**WHAT TO DO**
Set out exactly, line by line, the stretch of data below that begins at the line containing "Harlem Shuffle by Bob & Earl" and ends at the line containing "Rame ochelari dama GF Ferre negre FF08001", with both ends kept.

**RECORDED DATA**
☆ ☆ ☆

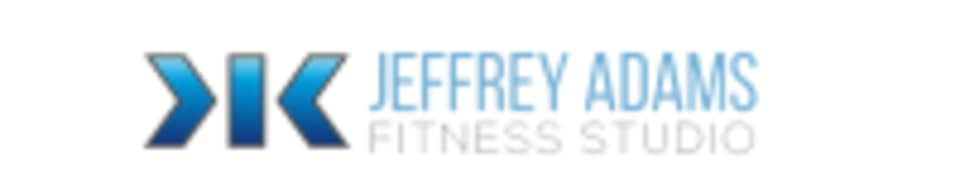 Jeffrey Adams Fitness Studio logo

☆ ☆ ☆

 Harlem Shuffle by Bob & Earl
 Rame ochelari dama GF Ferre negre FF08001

☆ ☆ ☆

**RESPONSE TO THE EXERCISE**
 Harlem Shuffle by Bob & Earl
 Rame ochelari dama GF Ferre negre FF08001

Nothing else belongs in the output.